I nodded. “Dead serious.”
Lu rolled his eyes. “Well, what do you want to do? Tell the docs? Tell your mom?”
I shook my head. “The docs would just want to put me on drugs or keep me here until I die of boredom. And Mom has plenty on our plate already. She wouldn’t understand, anyway.”
“So what do you want to do? Keep it to yourself?”
I shook my head again. “What if these voices are telling me something that’s going to happen? What if Bo is really in trouble?”

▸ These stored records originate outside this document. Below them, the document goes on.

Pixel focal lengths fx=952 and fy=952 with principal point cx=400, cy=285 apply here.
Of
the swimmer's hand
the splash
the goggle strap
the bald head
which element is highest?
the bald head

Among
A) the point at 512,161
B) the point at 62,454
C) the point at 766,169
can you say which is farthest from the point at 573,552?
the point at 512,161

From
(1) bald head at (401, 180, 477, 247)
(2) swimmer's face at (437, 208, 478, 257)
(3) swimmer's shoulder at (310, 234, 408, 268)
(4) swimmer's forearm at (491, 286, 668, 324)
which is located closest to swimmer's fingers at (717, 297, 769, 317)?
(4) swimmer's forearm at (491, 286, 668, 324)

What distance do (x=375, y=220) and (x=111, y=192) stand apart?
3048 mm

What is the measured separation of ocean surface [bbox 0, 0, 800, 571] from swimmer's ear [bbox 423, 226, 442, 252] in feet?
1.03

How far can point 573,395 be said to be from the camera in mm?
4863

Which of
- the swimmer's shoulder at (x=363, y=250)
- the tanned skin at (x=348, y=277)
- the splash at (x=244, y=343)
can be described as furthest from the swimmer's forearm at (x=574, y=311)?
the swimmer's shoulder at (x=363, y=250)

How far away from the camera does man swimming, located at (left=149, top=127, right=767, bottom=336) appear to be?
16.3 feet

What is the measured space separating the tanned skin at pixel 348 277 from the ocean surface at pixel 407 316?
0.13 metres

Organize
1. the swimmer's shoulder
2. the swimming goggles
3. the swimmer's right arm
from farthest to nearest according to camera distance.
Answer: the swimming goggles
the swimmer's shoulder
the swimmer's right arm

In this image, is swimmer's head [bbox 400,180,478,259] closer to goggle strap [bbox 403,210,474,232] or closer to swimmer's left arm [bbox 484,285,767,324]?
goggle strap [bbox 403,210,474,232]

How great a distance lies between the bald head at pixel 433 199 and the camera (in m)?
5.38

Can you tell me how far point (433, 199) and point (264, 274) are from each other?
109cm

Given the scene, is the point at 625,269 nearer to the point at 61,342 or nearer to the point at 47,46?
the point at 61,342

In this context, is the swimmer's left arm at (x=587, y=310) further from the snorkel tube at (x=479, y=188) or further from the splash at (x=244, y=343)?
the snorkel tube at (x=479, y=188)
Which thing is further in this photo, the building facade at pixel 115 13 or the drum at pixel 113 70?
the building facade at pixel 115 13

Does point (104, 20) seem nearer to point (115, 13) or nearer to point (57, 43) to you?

“So you want to tell Bo? Are you stupid, or what? He wouldn’t let you get a word out before he pounded you into the ground. Don’t you remember that you are number one on his hate list?”
“Yeah, I know that,” I said. “Believe me, I know that.”
“So what’s the plan?”
“I’m thinking Emily Parmentier.” I started to put my arms behind my head, but realized that my left forearm was in a cast. Instead, I put my right hand behind my head by itself.
“What about her?” Lu asked. “She hates you, too.”
“Well, there’s hate—like I want to pull your arms out of their sockets—and then there’s hate—like I don’t want to sit next to you in Math class. Emily’s definitely the latter. She’s still got connections with Bo. If I can convince her to tell him the message, then I think she has a better chance of getting to him than I do.”
“And you do still have the sympathy thing going for you,” Lu added. “The gossip train has been going crazy. They have you dead and buried and dug up and living like a zombie. I just have you dying once.”
I nodded. “Once is enough, I believe. Once is enough.”